Nouvel arrêté royal mettant en œuvre le Service Bancaire de Base (Entreprises) : Avènement d’une interdiction professionnelle implicite ?
1. Introduction. Dans notre Newsletter du 12 juin dernier[1], nous avons fait le point sur plusieurs modifications apportées au régime du service bancaire de base pour les entreprises et les missions diplomatiques (« SBBE »), dont la mise en œuvre et l’entrée en vigueur étaient conditionnées à l’adoption d’un nouvel arrêté royal.
C’est chose faite, avec la promulgation de l’arrêté royal du 17 juillet 2024 modifiant l'arrêté royal du 16 décembre 2022 relatif au service bancaire de base pour les entreprises.
2. Motifs de refus du SBBE. L’une des principales nouveautés apportées à la procédure de demande du SBBE était l’instauration de motifs « objectifs » de refus entraînant le rejet, d’office, par la Chambre du service bancaire de base, de la demande introduite par une entreprise (en ce compris les associations de copropriétaires) ou une mission diplomatique.
Ainsi, en application du nouvel article 2, § 4, de l’arrêté royal du 16 décembre 2022, la rencontre d’une des conditions suivantes entraînera d’office l’exclusion du demandeur du régime de SBBE :
3. Interdiction professionnelle implicite ? Les deuxième et troisième motifs de refus ne semblent pas se prêter à la discussion. L’on s’interroge cependant sur l’équilibre et l’opportunité du premier, dont les conséquences, tel qu’il est rédigé, pourraient s’avérer disproportionnées par rapport au but poursuivi.

(Courtes légendes web)
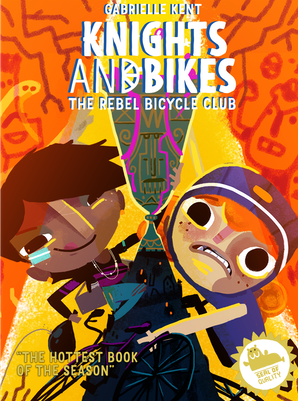 Knights and Bikes: Rebel Bicycle Club (book 2)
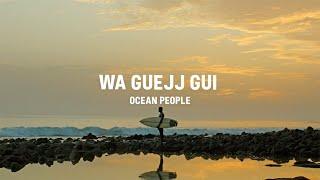 "Wa Guejj Gui: Ocean People" | A Surf Movie About the Birth of Surfing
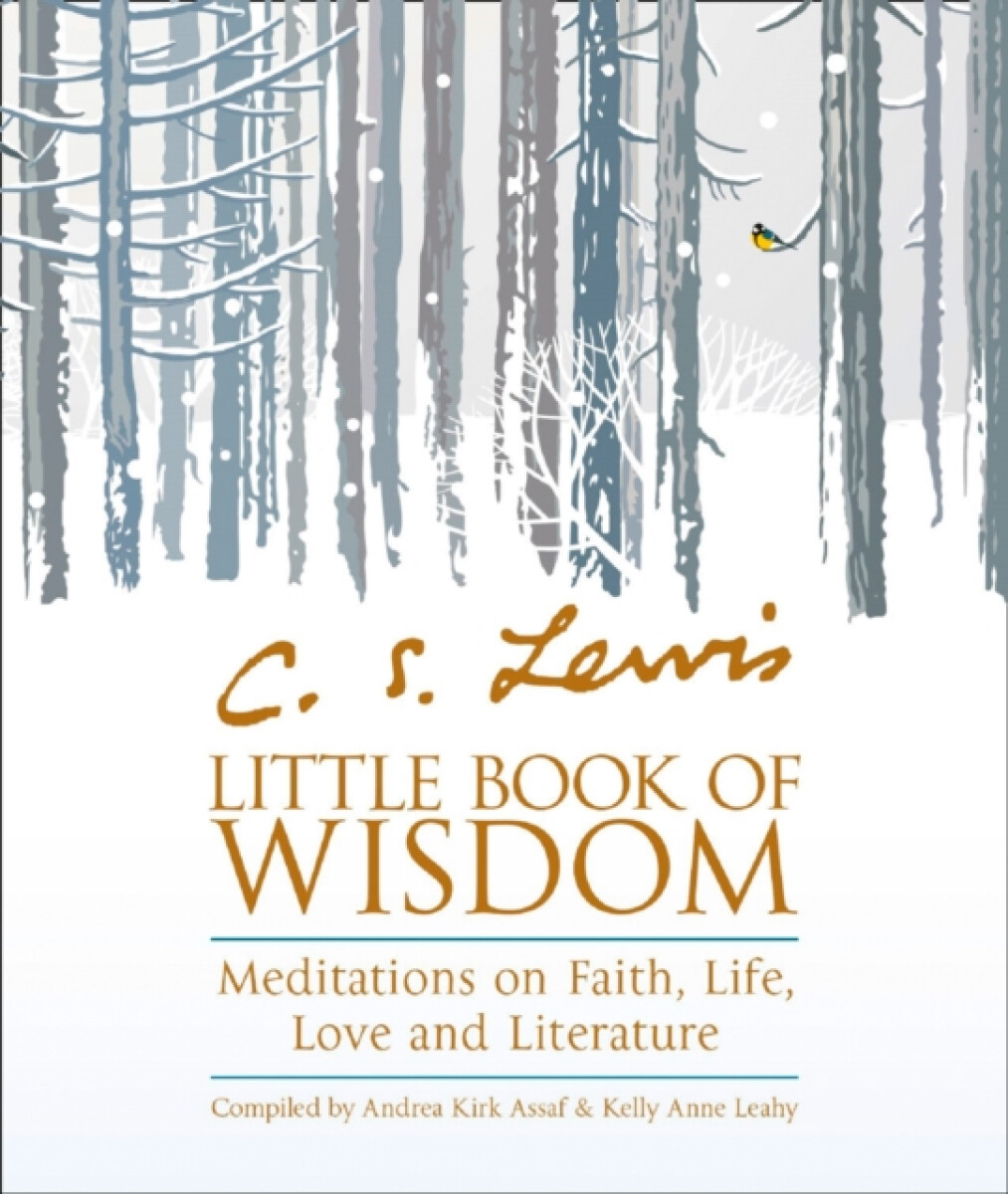 C.S. Lewisâ€™ Little Book of Wisdom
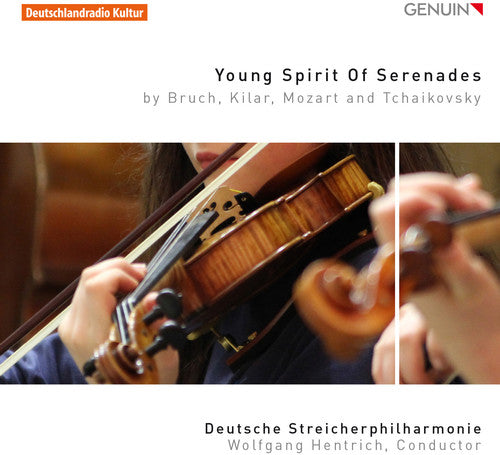 Bruch / Kilar / Mozart / Hentrich - Young Spirit of Serenades Music CD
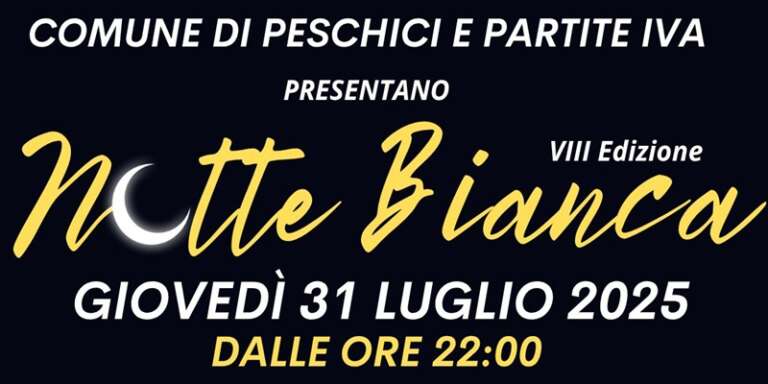 “NOTTE BIANCA A PESCHICI”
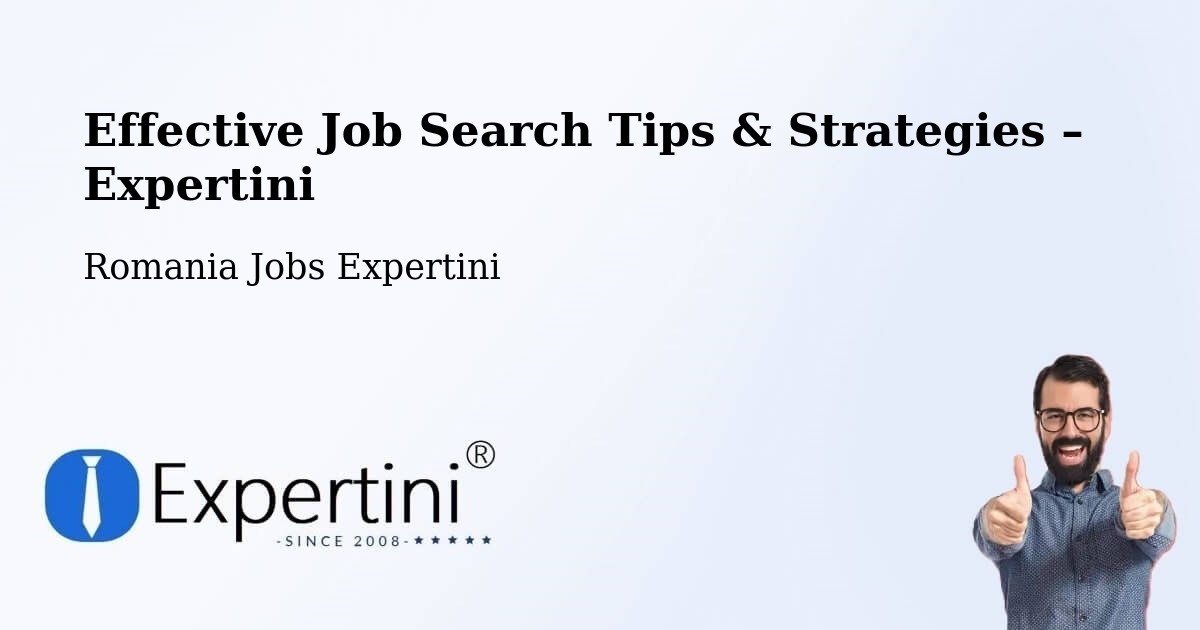 Job Search Tips & Strategies for Job Seekers – Comuna Vima Micã - Comuna Vima Micã, Romania Jobs Expertini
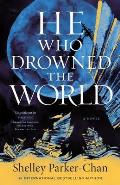 He Who Drowned the World (Radiant Emperor Duology #2)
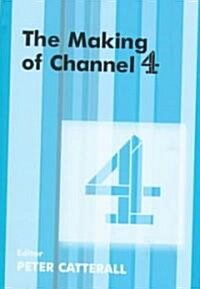 The Making of Channel 4 (Hardcover)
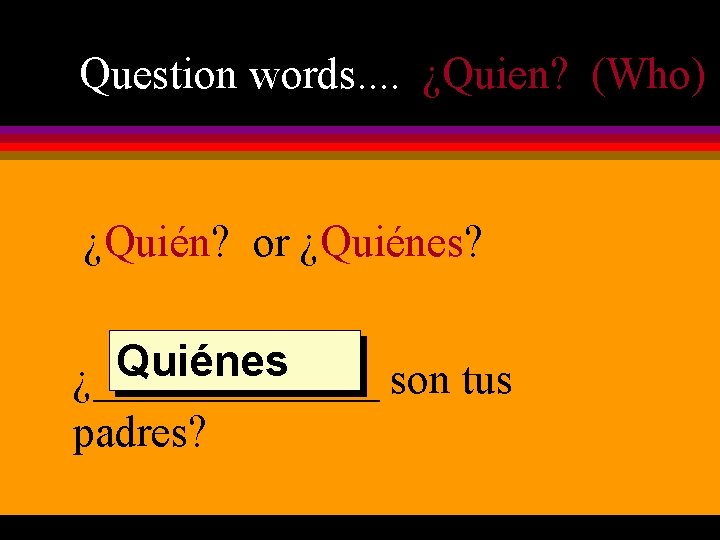 Question words. . ¿Quien? (Who) ¿Quién? or ¿Quiénes? Quiénes ¿_______ son tus padres? 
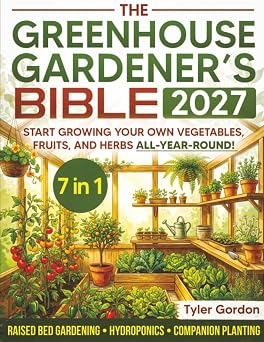 The Greenhouse Gardeners Bible The Most Complete Guide to Start Growing your Own Vegetables, Fruits, and Herbs All-Year-Round | Raised Bed Gardening, Hydroponics & Companion Planting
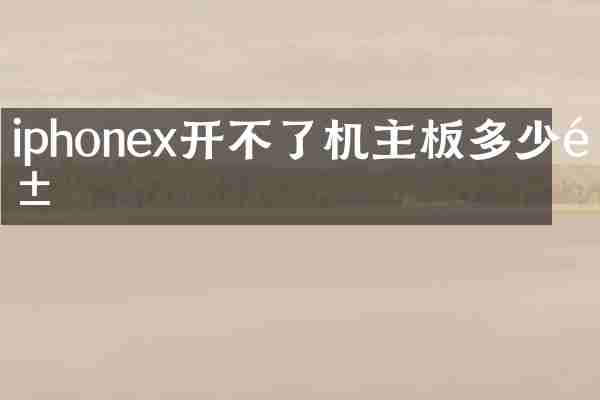 iphonex开不了机主板多少钱
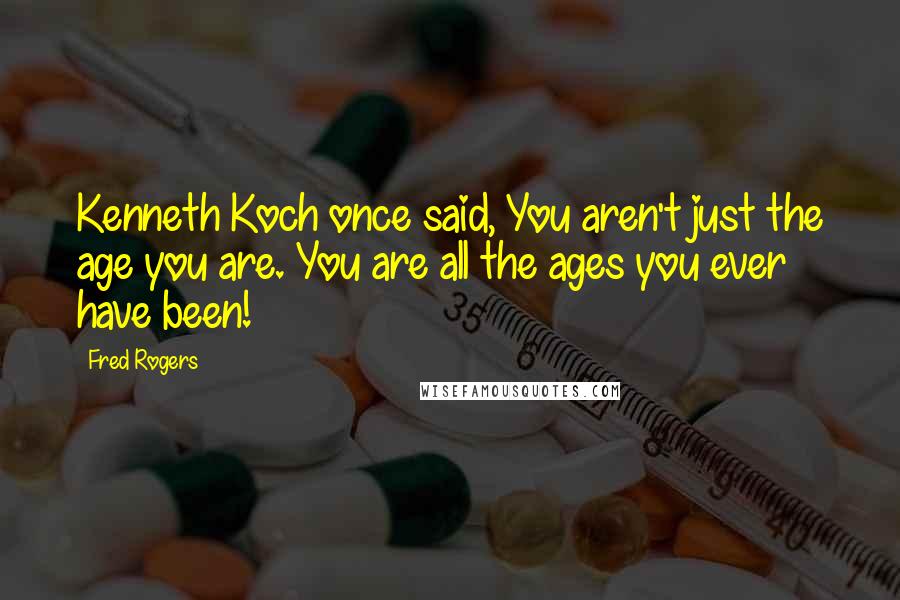 Fred Rogers Quotes: Kenneth Koch once said, You aren't just the age you are. You are all the ages you ever have been!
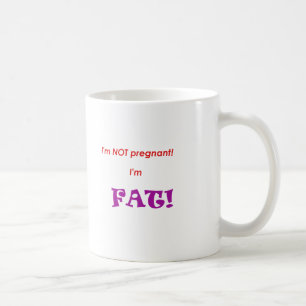 Ich bin nicht schwanger, ich bin FAT! Kaffeetasse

CONSIGNES DE L'EXERCICE
(a) Reproduisez à l'identique le passage de l'extrait sur le service bancaire de base des entreprises, de « 2. Motifs de » à « une mission diplomatique. ».
(b) Rédigez la suite de l'extrait sur le service bancaire de base des entreprises, en reprenant après sa dernière phrase.

RÉPONSES ATTENDUES
(a)
2. Motifs de refus du SBBE. L’une des principales nouveautés apportées à la procédure de demande du SBBE était l’instauration de motifs « objectifs » de refus entraînant le rejet, d’office, par la Chambre du service bancaire de base, de la demande introduite par une entreprise (en ce compris les associations de copropriétaires) ou une mission diplomatique.

(b)
En effet, en excluant d’office du SBBE certaines entreprises en raison d’une condamnation (de l’entreprise elle-même ou d’un membre de son organe légal d’administration) antérieure à l’introduction de la demande, du chef de certaines infractions, l’arrêté royal instaure vis-à-vis de ces personnes une forme d’« interdiction bancaire ».
Or, les entreprises sont légalement tenues de disposer d’un compte de paiement ouvert auprès d’un établissement bancaire[2]. Par conséquent, l’entreprise exclue de sa banque et/ou qui ne parvient pas à obtenir l’ouverture d’un compte, ne pourra pas bénéficier du SBBE si elle a été condamnée, ou si un membre de son organe de gestion a été condamné, moins de cinq ans avant sa demande de SBBE et se trouvera donc dans l’impossibilité de conduire ses activités, ou le dirigeant en cause sera empêché d’exercer ses fonctions.
Pour les « anciens condamnés », une telle exclusion constitue une entrave au libre exercice d’une activité économique[3], qui confine en définitive à l’instauration « incidente » d’une « peine » automatique et générale d’interdiction professionnelle[4].
Ceci emble difficilement conciliable avec le principe de légalité des peines (« nulla poena sine lege ») voire l’autorité de la chose jugée, ne fut-ce que pour les personnes dont la condamnation n’a pas été assortie par le juge répressif d’une peine d’interdiction.
C’est d’autant plus surprenant que certaines des infractions précitées, telles que la fraude sociale et la fraude fiscale grave[5], ne peuvent, en droit positif[6], tout simplement pas donner lieu à une peine d’interdiction professionnelle[7].
Par conséquent, c’est avec une certaine circonspection que nous percevons cette dernière évolution dans la mise en œuvre du SBBE.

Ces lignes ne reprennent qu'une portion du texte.